After 35 years of teaching fiction writing, the prize-winning author shares her wisdom. First tip? Don’t write what you know…

Beginning

I don’t think it’s a bad thing to want to write a first sentence so idiosyncratic, so indelible, so entirely your own that it makes people sit up or reach for a pen or say to a beloved: “Listen to this.” A first line needn’t be ornate or long. It needn’t grab you by the lapels and give you what for. A first line is only a demand for further attention, an invitation to the rest of the book. Whisper or bellow, a polite request or a monologue meant to repel interruption.

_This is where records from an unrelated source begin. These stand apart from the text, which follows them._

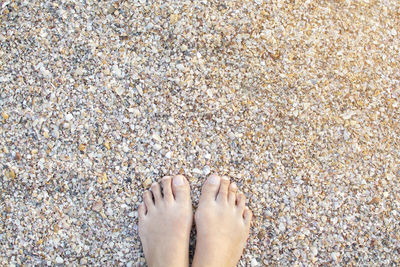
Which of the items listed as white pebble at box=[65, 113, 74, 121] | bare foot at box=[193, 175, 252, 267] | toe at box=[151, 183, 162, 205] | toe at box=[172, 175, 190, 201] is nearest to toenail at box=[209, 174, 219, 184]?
bare foot at box=[193, 175, 252, 267]

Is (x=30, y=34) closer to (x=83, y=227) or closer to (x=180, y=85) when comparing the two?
(x=180, y=85)

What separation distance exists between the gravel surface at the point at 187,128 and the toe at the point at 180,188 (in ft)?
0.14

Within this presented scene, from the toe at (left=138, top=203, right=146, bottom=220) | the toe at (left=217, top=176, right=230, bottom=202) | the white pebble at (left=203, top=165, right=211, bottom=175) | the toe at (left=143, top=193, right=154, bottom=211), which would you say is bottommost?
the toe at (left=138, top=203, right=146, bottom=220)

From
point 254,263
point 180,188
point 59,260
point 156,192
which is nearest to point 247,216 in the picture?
point 254,263

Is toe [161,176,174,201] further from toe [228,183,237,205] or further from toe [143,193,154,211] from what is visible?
toe [228,183,237,205]

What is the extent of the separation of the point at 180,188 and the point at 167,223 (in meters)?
0.18

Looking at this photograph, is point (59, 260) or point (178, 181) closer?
point (59, 260)

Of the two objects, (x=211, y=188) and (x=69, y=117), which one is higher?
(x=69, y=117)

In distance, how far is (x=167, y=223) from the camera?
183 centimetres

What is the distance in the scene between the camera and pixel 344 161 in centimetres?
190

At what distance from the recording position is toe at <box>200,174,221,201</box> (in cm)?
183

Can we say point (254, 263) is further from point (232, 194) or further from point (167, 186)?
point (167, 186)

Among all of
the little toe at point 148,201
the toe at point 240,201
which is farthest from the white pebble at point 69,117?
the toe at point 240,201

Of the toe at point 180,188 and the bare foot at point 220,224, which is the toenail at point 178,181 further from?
the bare foot at point 220,224
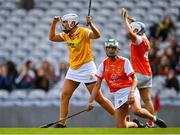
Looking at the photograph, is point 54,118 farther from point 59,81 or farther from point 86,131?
point 86,131

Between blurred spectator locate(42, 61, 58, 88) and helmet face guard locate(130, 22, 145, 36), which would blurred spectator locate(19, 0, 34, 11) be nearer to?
blurred spectator locate(42, 61, 58, 88)

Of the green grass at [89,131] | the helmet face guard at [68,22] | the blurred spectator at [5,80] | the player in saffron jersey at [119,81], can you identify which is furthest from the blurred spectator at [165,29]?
the green grass at [89,131]

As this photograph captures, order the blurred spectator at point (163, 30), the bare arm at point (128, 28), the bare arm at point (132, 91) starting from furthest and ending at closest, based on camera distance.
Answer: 1. the blurred spectator at point (163, 30)
2. the bare arm at point (128, 28)
3. the bare arm at point (132, 91)

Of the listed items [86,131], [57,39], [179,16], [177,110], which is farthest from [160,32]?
Answer: [86,131]

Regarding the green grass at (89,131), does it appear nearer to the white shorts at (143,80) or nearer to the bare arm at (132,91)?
the bare arm at (132,91)

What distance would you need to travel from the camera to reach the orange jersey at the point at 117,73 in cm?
2016

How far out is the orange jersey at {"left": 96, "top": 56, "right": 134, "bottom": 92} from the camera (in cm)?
2016

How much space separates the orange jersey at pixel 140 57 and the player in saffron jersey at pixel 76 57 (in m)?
0.76

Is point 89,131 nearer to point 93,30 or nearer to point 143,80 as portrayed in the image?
point 93,30

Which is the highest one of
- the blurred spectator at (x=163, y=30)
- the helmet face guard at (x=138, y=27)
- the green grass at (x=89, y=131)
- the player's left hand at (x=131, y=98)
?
the helmet face guard at (x=138, y=27)

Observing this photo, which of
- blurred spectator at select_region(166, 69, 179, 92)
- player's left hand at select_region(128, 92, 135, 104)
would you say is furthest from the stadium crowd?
player's left hand at select_region(128, 92, 135, 104)

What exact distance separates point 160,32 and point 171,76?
2.79 m

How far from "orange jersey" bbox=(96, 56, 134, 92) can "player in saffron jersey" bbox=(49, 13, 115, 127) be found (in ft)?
2.63

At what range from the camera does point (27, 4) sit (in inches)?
1326
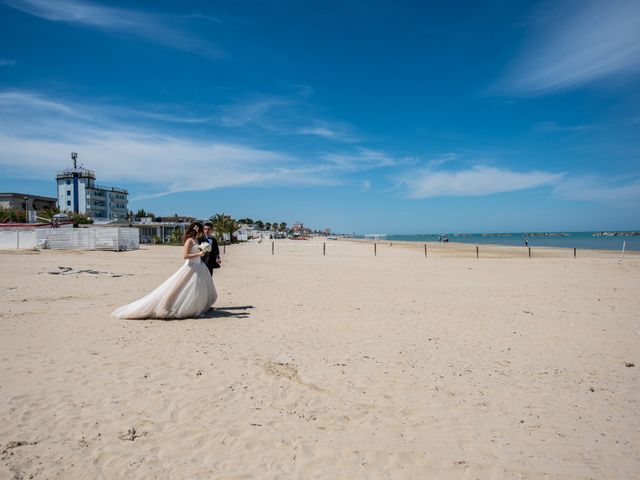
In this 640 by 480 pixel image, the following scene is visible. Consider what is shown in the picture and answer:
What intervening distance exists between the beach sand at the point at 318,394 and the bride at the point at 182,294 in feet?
1.02

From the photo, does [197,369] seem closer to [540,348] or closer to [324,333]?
[324,333]

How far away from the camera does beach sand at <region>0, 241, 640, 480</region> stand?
3430 millimetres

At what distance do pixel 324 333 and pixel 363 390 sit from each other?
2.81m

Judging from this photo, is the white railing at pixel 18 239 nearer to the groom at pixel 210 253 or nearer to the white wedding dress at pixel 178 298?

I believe a first line should deliver some sort of pleasure by being beautiful or mysterious or funny or blunt or cryptic. Why would anyone start a novel, “It was June, and the sun was out,” which could be the first line of any novel or story? It tells you nothing. It asks nothing of you.

Not everyone agrees with me, nor do all great novels have memorable first lines. Pull books from your shelf and you’ll find plenty that start with a month or day of the week plus the weather. Maybe there’s a good argument: if you orient your reader on some level immediately, they will be ready for disorientation on others. Flatness can be a screen upon which brightness may be projected. Disorientation is one of the duties of fiction.

No, I insist. A generic first line is a failure of nerve.